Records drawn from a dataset

----------

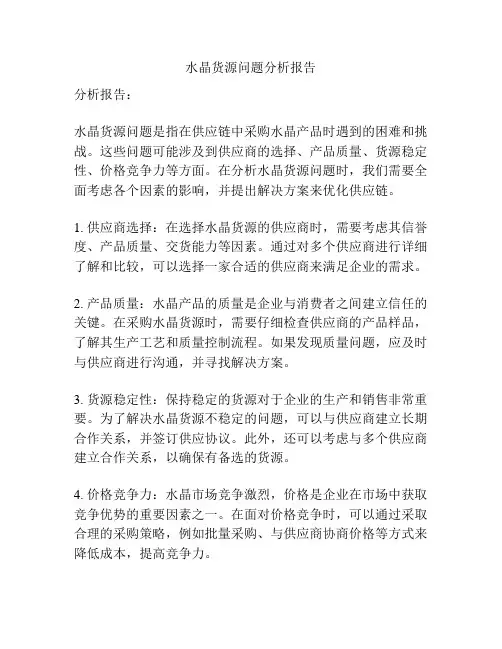 水晶货源问题分析报告

分析报告：

水晶货源问题是指在供应链中采购水晶产品时遇到的困难和挑战。这些问题可能涉及到供应商的选择、产品质量、货源稳定性、价格竞争力等方面。在分析水晶货源问题时，我们需要全面考虑各个因素的影响，并提出解决方案来优化供应链。

1. 供应商选择：在选择水晶货源的供应商时，需要考虑其信誉度、产品质量、交货能力等因素。通过对多个供应商进行详细了解和比较，可以选择一家合适的供应商来满足企业的需求。

2. 产品质量：水晶产品的质量是企业与消费者之间建立信任的关键。在采购水晶货源时，需要仔细检查供应商的产品样品，了解其生产工艺和质量控制流程。如果发现质量问题，应及时与供应商进行沟通，并寻找解决方案。

3. 货源稳定性：保持稳定的货源对于企业的生产和销售非常重要。为了解决水晶货源不稳定的问题，可以与供应商建立长期合作关系，并签订供应协议。此外，还可以考虑与多个供应商建立合作关系，以确保有备选的货源。

4. 价格竞争力：水晶市场竞争激烈，价格是企业在市场中获取竞争优势的重要因素之一。在面对价格竞争时，可以通过采取合理的采购策略，例如批量采购、与供应商协商价格等方式来降低成本，提高竞争力。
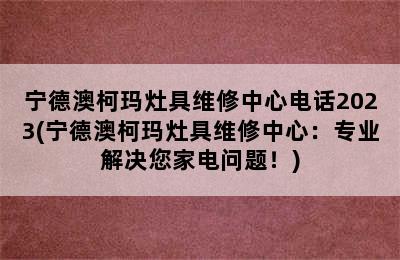 宁德澳柯玛灶具维修中心电话2023(宁德澳柯玛灶具维修中心：专业解决您家电问题！)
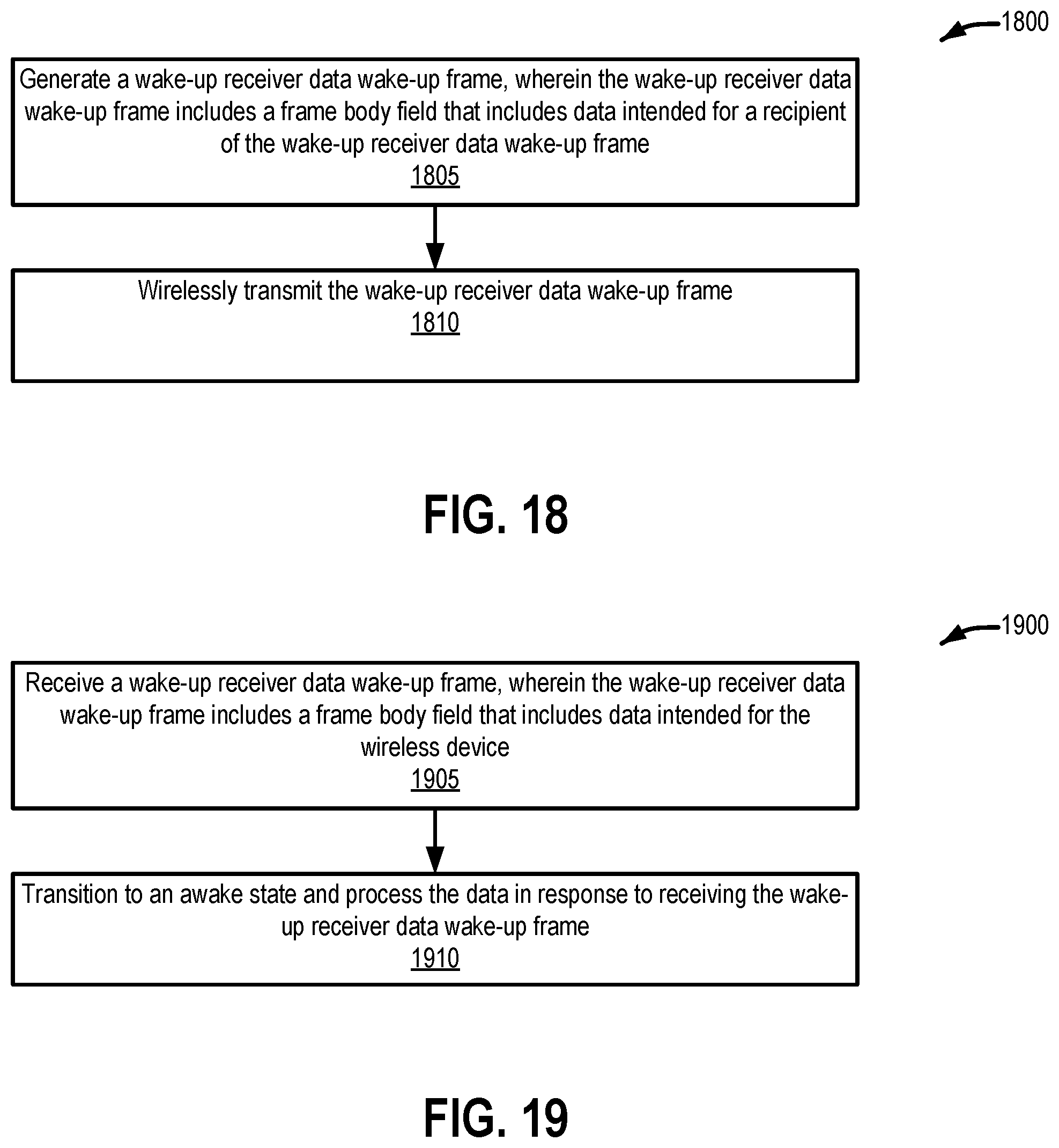 1800

Generate a wake-up receiver data wake-up frame, wherein the wake-up receiver data wake-up frame includes a frame body field that includes data intended for a recipient of the wake-up receiver data wake-up frame
1805

Wirelessly transmit the wake-up receiver data wake-up frame
1810

FIG. 18

1900

Receive a wake-up receiver data wake-up frame, wherein the wake-up receiver data wake-up frame includes a frame body field that includes data intended for the wireless device
1905

Transition to an awake state and process the data in response to receiving the wake-up receiver data wake-up frame
1910

FIG. 19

----------

What to work on = Starting at the first line of the data, set down each line exactly until you have copied the line with "2. 产品质量：水晶产品的质", but leave the pictures out.

Reply =
 水晶货源问题分析报告

分析报告：

水晶货源问题是指在供应链中采购水晶产品时遇到的困难和挑战。这些问题可能涉及到供应商的选择、产品质量、货源稳定性、价格竞争力等方面。在分析水晶货源问题时，我们需要全面考虑各个因素的影响，并提出解决方案来优化供应链。

1. 供应商选择：在选择水晶货源的供应商时，需要考虑其信誉度、产品质量、交货能力等因素。通过对多个供应商进行详细了解和比较，可以选择一家合适的供应商来满足企业的需求。

2. 产品质量：水晶产品的质量是企业与消费者之间建立信任的关键。在采购水晶货源时，需要仔细检查供应商的产品样品，了解其生产工艺和质量控制流程。如果发现质量问题，应及时与供应商进行沟通，并寻找解决方案。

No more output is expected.